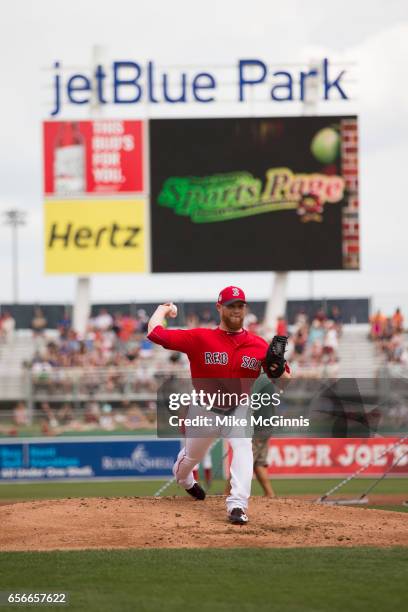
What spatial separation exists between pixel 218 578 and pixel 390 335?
24.0 m

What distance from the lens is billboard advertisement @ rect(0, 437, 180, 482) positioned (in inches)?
798

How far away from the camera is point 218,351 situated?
30.2 ft

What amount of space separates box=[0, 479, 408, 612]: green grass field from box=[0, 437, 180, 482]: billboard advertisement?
11.8m

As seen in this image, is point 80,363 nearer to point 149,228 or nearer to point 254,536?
point 149,228

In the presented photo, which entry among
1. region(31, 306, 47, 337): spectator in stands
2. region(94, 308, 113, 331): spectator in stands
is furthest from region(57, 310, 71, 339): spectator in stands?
region(94, 308, 113, 331): spectator in stands

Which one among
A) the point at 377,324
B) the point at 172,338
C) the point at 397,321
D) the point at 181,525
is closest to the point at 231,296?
the point at 172,338

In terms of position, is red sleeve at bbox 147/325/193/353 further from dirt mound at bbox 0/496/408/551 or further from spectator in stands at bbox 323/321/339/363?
spectator in stands at bbox 323/321/339/363

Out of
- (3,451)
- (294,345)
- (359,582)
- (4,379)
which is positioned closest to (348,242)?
(294,345)

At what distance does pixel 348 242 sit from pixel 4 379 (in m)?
10.2

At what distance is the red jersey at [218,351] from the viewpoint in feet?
30.3

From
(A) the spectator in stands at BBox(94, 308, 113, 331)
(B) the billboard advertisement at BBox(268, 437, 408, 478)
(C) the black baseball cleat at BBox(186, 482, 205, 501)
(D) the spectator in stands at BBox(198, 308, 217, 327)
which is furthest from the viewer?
(A) the spectator in stands at BBox(94, 308, 113, 331)

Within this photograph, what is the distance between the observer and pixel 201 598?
6828 mm

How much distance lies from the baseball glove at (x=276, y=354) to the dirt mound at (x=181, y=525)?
1.39 metres

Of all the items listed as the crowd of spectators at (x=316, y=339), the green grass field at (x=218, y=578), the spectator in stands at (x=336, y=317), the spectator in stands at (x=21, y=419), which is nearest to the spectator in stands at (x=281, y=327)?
the crowd of spectators at (x=316, y=339)
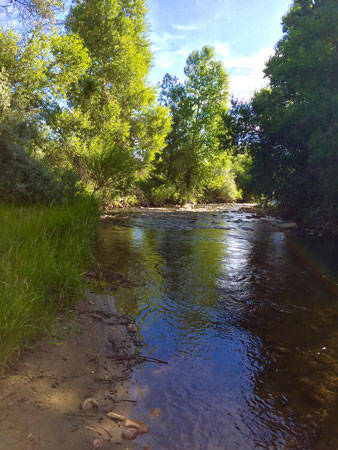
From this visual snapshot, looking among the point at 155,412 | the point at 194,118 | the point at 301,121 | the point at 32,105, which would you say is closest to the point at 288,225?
the point at 301,121

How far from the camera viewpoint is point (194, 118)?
37.6 metres

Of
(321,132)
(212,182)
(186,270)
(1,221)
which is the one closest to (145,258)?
(186,270)

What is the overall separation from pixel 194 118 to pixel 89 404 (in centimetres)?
3789

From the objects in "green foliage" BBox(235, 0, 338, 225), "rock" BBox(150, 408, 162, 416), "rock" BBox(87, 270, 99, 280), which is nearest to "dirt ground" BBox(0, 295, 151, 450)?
"rock" BBox(150, 408, 162, 416)

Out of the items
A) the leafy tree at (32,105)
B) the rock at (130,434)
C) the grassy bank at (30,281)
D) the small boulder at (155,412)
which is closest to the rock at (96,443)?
the rock at (130,434)

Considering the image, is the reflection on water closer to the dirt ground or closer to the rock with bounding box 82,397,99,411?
the dirt ground

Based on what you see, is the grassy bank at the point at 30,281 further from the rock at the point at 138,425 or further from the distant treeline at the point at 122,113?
the distant treeline at the point at 122,113

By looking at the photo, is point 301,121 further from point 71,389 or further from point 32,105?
point 71,389

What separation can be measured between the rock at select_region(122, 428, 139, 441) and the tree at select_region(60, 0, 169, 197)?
15.3 meters

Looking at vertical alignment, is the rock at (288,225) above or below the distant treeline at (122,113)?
below

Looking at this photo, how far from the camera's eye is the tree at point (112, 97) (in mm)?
18844

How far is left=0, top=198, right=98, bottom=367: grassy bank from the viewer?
9.68ft

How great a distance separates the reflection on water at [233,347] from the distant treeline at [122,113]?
18.3 ft

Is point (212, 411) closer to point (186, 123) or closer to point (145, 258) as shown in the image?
point (145, 258)
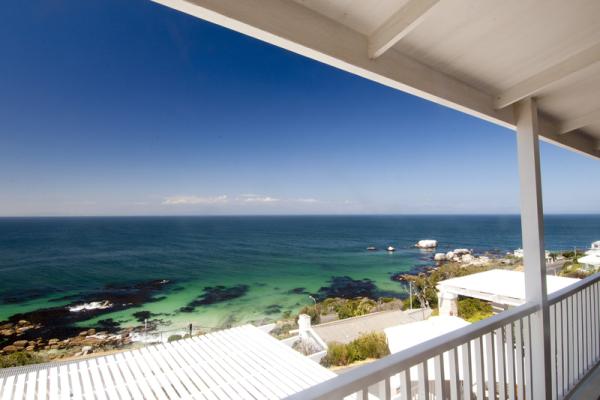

----

Exercise objective:
Copy every line of the data above verbatim, and leave the pictures out.

Task result:
What spatial separation exists between pixel 218 578 and pixel 390 335?
24.0 m

What distance from the lens is billboard advertisement @ rect(0, 437, 180, 482) positioned (in inches)?
798

How far away from the camera is point 218,351 situated?
30.2 ft

What amount of space separates box=[0, 479, 408, 612]: green grass field from box=[0, 437, 180, 482]: billboard advertisement?
11.8m

As seen in this image, is point 80,363 nearer to point 149,228 or nearer to point 254,536?
point 149,228

In the presented photo, which entry among
1. region(31, 306, 47, 337): spectator in stands
2. region(94, 308, 113, 331): spectator in stands
is furthest from region(57, 310, 71, 339): spectator in stands?
region(94, 308, 113, 331): spectator in stands

Which one among
A) the point at 377,324
B) the point at 172,338
C) the point at 397,321
D) the point at 181,525
is closest to the point at 231,296?
the point at 172,338

In terms of position, is red sleeve at bbox 147/325/193/353 further from dirt mound at bbox 0/496/408/551 or further from spectator in stands at bbox 323/321/339/363?
spectator in stands at bbox 323/321/339/363

Out of
- (3,451)
- (294,345)
- (359,582)
- (4,379)
which is positioned closest to (348,242)?
(294,345)

At what distance does pixel 348 242 sit from pixel 4 379 (in m)?
10.2

At what distance is the red jersey at [218,351] from the viewpoint in feet?
30.3

From
(A) the spectator in stands at BBox(94, 308, 113, 331)
(B) the billboard advertisement at BBox(268, 437, 408, 478)
(C) the black baseball cleat at BBox(186, 482, 205, 501)
(D) the spectator in stands at BBox(198, 308, 217, 327)
which is furthest from the viewer?
(A) the spectator in stands at BBox(94, 308, 113, 331)

Within this photograph, what is the distance between the observer and pixel 201 598?
6828 mm

How much distance lies from the baseball glove at (x=276, y=354) to the dirt mound at (x=181, y=525)?
1.39 metres

Of all the items listed as the crowd of spectators at (x=316, y=339), the green grass field at (x=218, y=578), the spectator in stands at (x=336, y=317), the spectator in stands at (x=21, y=419), which is nearest to the spectator in stands at (x=281, y=327)?
the crowd of spectators at (x=316, y=339)
From this visual snapshot, looking among the point at 155,412 | the point at 194,118 | the point at 301,121 | the point at 32,105, which would you say is closest to the point at 288,225?
the point at 301,121

How far from the camera viewpoint is point (194, 118)?
37.6 metres

Of
(321,132)
(212,182)
(186,270)
(1,221)
which is the one closest to (145,258)?
(186,270)

What is the overall separation from pixel 194 118 to pixel 89 404 (in centimetres)?
3789

From the objects in "green foliage" BBox(235, 0, 338, 225), "rock" BBox(150, 408, 162, 416), "rock" BBox(87, 270, 99, 280), which is nearest to "dirt ground" BBox(0, 295, 151, 450)?
"rock" BBox(150, 408, 162, 416)

Out of the items
A) the leafy tree at (32,105)
B) the rock at (130,434)
C) the grassy bank at (30,281)
D) the small boulder at (155,412)
which is closest to the rock at (96,443)?
the rock at (130,434)

Considering the image, is the reflection on water closer to the dirt ground or closer to the rock with bounding box 82,397,99,411?
the dirt ground

Based on what you see, is the grassy bank at the point at 30,281 further from the rock at the point at 138,425 or further from the distant treeline at the point at 122,113?
the distant treeline at the point at 122,113

By looking at the photo, is point 301,121 further from point 71,389 or further from point 32,105?
point 71,389

What separation can be measured between the rock at select_region(122, 428, 139, 441) and the tree at select_region(60, 0, 169, 197)?
15.3 meters

Looking at vertical alignment, is the rock at (288,225) above or below the distant treeline at (122,113)?
below

Looking at this photo, how far from the camera's eye is the tree at point (112, 97) (in mm)?
18844

How far is left=0, top=198, right=98, bottom=367: grassy bank from the viewer?
9.68ft

How great a distance separates the reflection on water at [233,347] from the distant treeline at [122,113]?
18.3 ft

Is point (212, 411) closer to point (186, 123) or closer to point (145, 258) as shown in the image?
point (145, 258)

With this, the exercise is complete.